Advanced power management ASIC for wirelessly powered and energy scavenging deep implants

The last decade has seen a tremendous revolution in all kinds of wearable health devices. Advances in ultra-low-power analog circuit design for various health sensing as well as advances in sensor technology for various biomarkers have been instrumental in this revolution. While wearables are becoming increasingly mainstream, the research field is seeing a shift toward minimally invasive implantable solutions. Miniature electronic implants like pacemakers, cochlear implants, deep-brain stimulation, and electrical nerve stimulators are truly saving lives and improving quality of life dramatically. Ever more advanced sensor technology and ultra-low-power interface electronics pave the way for a whole slew of innovative miniature implants. This is a rapidly evolving scientific field with many research opportunities. One of the key challenges remains to power such advanced implants.

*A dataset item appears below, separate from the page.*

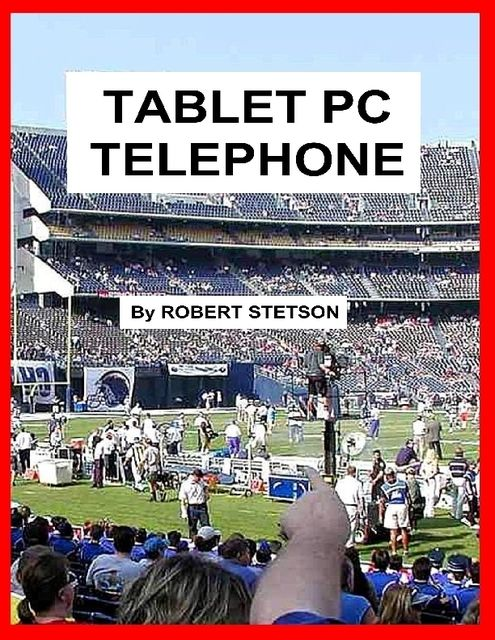 Tablet PC Telephone, Robert Stetson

Today all implants are battery-powered. This poses a number of challenges around biocompatibility, safety, size, and surgery complexity, ... Also, from a sustainability point of view, there is a strong interest to get rid of batteries because they often require rare earth metals and medical devices are not easily recyclable. A potential solution lies in wireless power transfer and energy harvesting. There are many different technologies that can be considered for wireless power transfer (ultrasound, RF, magnetic, ...) as well as for energy harvesting (heat, motion, electro-magnetic, chemical reactions, ...). However, no matter which technology is being used, for small, deep tissue implants, the available power at the implant is always going to be very low. In this PhD, we will research power management circuitry that can efficiently harvest power from very weak sources and efficiently boost the available power to voltage levels able to power normal circuitry.